Solr Adapter

This adapter provides functions to create full-text indexes and load them into Apache Solr servers. These functions call the Solr org.apache.solr.hadoop.MapReduceIndexerTool at run time to generate a full-text index on HDFS and optionally merge it into Solr servers. You can declare and use multiple custom put functions supplied by this adapter and the built-in put function within a single query.

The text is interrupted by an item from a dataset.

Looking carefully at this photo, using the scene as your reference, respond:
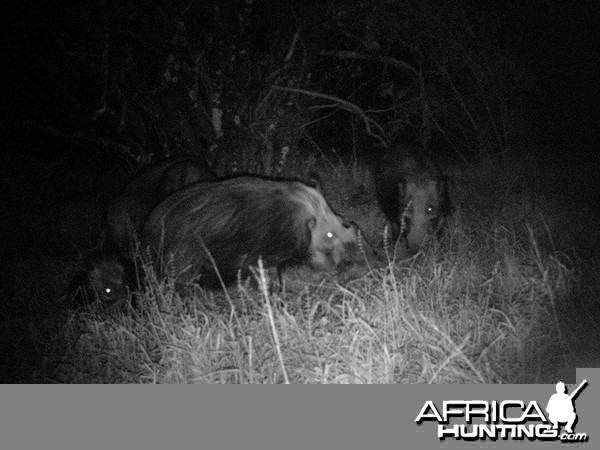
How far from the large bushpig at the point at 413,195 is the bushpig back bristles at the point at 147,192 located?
2247 millimetres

For example, you can load data into different Solr collections or into different Solr clusters.

This adapter is described in the following topics:

Prerequisites for Using the Solr Adapter
Built-in Functions for Loading Data into Solr Servers
Custom Functions for Loading Data into Solr Servers
Examples of Solr Adapter Functions
Solr Adapter Configuration Properties

Prerequisites for Using the Solr Adapter

The first time that you use the Solr adapter, ensure that Solr is installed and configured on your Hadoop cluster as described in "Installing Oracle XQuery for Hadoop".

Configuration Settings

Your Oracle XQuery for Hadoop query must use the following configuration properties or the equivalent annotation:

oracle.hadoop.xquery.solr.loader.zk-host
oracle.hadoop.xquery.solr.loader.collection

If the index is loaded into a live set of Solr servers, then this configuration property or the equivalent annotation is also required:

oracle.hadoop.xquery.solr.loader.go-live

You can set the configuration properties using either the -D or -conf options in the hadoop command when you run the query. See "Running Queries" and "Solr Adapter Configuration Properties"

Example Query Using the Solr Adapter

This example sets OXH_SOLR_MR_HOME and uses the hadoop -D option in a query to set the configuration properties:

$ export OXH_SOLR_MR_HOME=/usr/lib/solr/contrib/mr 
$ hadoop jar $OXH_HOME/lib/oxh.jar -D oracle.hadoop.xquery.solr.loader.zk-host=/solr -D oracle.hadoop.xquery.solr.loader.collection=collection1 -D oracle.hadoop.xquery.solr.loader.go-live=true  ./myquery.xq -output ./myoutput

Built-in Functions for Loading Data into Solr Servers

To use the built-in functions in your query, you must import the Solr module as follows:

import module "oxh:solr";

The Solr module contains the following functions:

solr:put

The solr prefix is bound to the oxh:solr namespace by default.

solr:put

Writes a single document to the Solr index.

This document XML format is specified by Solr at

https://wiki.apache.org/solr/UpdateXmlMessages

Signature

declare %solr:put function
   solr:put($value as element(doc)) external;

Parameters

$value: A single XML element named doc, which contains one or more field elements, as shown here:

<doc>
<field name="field_name_1">field_value_1</field>
     .
     .
     .
<field name="field_name_N">field_value_N</field>
</doc>

Returns

A generated index that is written into the output_dir/solr-put directory, where output_dir is the query output directory

Custom Functions for Loading Data into Solr Servers

You can use the following annotations to define functions that generate full-text indexes and load them into Solr.

Signature

Custom functions for generating Solr indexes must have the following signature:

declare %solr:put [additional annotations] 
   function local:myFunctionName($value as node()) external;

Annotations

%solr:put

Declares the solr put function. Required.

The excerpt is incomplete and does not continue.